Mr. Kralev’s story for the Monday paper led with the obvious political news: Miss Rice and Mr. Straw had told the Iraqi politicians that patience in their home countries was wearing thin and the Iraqis had to hurry up and form a government.
But there was an amusing little item tacked onto the bottom of the story: On the overnight flight from England, Mr. Kralev had written, Miss Rice had offered Mr. Straw the single bed on her plane and had slept on the floor.
It was a delightful nugget, recalling the press attention generated when former President Bill Clinton slept on the floor of an airplane, giving up the only bed to former President George Bush during a tour of tsunami-hit areas.
But it also seemed a shocking violation of the normal rules of chivalry. I was astonished that an English gentleman like Mr. Straw would let a woman sleep on the floor while he enjoyed a bed.
I would have liked to make more of it in our story, but it was late and communications to Baghdad were difficult. I left it as a single paragraph at the bottom of the item and to my regret, the paragraph was cut later that night when the page designer ran out of space.
My regret only deepened when I saw columnists discussing it over the next few days.
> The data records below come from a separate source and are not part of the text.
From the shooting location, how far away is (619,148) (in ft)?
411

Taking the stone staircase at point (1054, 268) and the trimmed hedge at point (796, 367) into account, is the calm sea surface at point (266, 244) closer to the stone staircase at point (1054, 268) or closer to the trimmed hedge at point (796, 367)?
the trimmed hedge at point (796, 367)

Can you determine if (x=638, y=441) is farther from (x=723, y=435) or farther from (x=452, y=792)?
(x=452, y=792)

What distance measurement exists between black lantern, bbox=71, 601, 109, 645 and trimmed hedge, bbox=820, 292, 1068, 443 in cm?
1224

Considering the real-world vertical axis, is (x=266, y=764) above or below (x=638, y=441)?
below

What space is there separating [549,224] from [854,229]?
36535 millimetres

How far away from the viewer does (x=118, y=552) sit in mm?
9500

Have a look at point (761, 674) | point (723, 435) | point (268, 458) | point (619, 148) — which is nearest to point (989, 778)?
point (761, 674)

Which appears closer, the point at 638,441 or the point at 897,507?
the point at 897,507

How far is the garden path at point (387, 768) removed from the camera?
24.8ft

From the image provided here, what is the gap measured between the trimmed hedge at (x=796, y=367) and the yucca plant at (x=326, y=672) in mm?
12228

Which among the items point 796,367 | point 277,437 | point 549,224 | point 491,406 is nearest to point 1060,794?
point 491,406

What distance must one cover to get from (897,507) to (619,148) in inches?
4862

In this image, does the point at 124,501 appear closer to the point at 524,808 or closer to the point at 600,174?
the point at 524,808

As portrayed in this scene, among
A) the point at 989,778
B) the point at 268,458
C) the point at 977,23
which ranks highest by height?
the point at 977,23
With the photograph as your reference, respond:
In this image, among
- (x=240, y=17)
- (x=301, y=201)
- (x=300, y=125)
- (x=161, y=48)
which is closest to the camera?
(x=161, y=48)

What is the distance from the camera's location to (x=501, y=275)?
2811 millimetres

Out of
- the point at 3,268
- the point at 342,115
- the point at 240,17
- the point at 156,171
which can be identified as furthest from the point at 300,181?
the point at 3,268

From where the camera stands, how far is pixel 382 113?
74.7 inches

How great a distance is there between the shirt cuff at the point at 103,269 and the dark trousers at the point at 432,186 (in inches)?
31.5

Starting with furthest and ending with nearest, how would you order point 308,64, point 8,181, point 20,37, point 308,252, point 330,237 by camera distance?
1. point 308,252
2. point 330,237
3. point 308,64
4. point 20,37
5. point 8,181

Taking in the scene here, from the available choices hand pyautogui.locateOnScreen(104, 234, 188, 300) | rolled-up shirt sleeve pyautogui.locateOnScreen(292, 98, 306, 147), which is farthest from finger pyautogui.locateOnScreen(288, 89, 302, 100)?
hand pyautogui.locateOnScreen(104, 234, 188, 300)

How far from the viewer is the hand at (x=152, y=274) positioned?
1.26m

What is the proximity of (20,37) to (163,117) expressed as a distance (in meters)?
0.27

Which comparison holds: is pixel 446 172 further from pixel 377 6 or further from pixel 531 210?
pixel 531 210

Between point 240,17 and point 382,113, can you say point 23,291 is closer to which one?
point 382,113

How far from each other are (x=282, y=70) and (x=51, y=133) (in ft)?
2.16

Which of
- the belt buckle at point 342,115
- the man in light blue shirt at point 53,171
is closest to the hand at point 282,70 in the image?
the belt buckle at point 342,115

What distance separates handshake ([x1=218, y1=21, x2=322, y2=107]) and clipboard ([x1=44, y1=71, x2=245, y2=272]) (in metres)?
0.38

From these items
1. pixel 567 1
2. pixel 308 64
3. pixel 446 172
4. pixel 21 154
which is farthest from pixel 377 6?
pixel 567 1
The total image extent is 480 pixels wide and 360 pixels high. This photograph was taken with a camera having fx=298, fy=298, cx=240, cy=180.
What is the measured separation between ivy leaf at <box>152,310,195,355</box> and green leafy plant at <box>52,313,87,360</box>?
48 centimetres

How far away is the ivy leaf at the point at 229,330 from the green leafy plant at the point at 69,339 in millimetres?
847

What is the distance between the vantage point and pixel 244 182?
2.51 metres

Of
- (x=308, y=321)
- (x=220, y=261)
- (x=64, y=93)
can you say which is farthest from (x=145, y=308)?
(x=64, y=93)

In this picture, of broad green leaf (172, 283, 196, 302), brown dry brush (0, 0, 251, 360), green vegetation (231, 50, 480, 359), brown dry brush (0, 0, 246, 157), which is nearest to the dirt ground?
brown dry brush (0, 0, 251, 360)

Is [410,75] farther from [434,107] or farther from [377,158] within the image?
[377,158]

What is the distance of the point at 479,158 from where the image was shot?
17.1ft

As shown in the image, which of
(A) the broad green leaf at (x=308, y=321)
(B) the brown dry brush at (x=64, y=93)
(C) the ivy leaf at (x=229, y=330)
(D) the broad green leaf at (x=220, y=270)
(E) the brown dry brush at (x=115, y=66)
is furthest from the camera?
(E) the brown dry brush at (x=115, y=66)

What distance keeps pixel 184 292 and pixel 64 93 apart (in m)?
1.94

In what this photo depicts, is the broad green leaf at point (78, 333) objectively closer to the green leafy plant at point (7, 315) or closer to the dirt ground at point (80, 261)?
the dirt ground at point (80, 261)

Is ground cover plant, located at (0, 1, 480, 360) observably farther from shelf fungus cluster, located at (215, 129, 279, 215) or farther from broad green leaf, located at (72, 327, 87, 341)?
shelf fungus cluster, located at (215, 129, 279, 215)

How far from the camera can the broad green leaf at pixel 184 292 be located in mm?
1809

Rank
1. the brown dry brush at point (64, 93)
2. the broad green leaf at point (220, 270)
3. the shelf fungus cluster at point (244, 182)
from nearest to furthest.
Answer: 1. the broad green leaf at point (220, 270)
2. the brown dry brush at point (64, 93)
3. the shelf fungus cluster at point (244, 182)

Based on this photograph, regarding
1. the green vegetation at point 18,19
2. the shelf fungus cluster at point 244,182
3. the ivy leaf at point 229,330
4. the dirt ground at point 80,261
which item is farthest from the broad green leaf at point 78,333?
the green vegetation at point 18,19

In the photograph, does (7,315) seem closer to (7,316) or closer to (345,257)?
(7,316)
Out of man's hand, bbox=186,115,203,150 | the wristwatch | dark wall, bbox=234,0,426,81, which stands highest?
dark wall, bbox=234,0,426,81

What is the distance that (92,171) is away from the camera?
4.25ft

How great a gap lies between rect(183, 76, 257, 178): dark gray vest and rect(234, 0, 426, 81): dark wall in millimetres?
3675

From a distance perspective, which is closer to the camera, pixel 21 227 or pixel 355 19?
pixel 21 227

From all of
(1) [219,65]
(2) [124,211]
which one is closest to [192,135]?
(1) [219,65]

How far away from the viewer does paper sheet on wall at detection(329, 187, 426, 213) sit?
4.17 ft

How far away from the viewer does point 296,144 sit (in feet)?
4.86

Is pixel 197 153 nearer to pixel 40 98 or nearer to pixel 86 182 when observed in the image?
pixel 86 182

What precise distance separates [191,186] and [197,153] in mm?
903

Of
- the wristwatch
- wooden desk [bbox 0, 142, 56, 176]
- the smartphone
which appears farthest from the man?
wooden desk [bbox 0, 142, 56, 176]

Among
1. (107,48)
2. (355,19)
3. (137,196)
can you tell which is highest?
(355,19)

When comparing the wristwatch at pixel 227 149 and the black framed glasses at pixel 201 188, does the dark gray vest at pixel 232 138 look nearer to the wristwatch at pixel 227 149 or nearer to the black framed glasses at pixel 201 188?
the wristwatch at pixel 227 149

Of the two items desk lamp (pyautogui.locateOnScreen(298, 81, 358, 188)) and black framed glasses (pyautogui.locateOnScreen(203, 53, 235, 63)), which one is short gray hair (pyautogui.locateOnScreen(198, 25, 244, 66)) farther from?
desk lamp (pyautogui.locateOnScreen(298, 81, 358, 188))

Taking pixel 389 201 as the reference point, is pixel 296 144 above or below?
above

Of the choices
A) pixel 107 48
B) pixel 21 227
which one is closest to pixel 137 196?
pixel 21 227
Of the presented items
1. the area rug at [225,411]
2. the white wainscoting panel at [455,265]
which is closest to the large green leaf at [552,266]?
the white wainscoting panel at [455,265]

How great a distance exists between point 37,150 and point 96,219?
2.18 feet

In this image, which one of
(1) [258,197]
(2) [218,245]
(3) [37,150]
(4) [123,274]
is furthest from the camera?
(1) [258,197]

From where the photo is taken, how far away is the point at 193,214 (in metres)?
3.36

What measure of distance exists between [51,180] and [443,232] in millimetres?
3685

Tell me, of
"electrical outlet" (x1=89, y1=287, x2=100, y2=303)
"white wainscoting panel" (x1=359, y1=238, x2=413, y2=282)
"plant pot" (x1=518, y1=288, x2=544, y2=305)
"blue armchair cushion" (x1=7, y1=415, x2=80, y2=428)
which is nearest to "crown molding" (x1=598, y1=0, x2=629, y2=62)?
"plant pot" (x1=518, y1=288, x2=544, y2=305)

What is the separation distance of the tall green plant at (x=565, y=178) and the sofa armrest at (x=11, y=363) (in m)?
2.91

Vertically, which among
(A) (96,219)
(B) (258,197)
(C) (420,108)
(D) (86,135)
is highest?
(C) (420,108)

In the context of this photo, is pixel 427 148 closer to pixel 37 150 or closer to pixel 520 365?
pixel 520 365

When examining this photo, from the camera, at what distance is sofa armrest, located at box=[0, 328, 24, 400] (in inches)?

In Britain the Guardian newspaper played it up with double entendres about the “special relationship” and the headline, “Jack becomes embedded while Condi loses sleep.”
All that was a bit unfair, according to Mr. Kralev, who says he asked the British secretary about the incident on the flight back to Britain. Mr. Straw told him he willingly accepted the offer of the bed but had no idea that Miss Rice did not have a proper place to sleep herself until he woke up the next morning.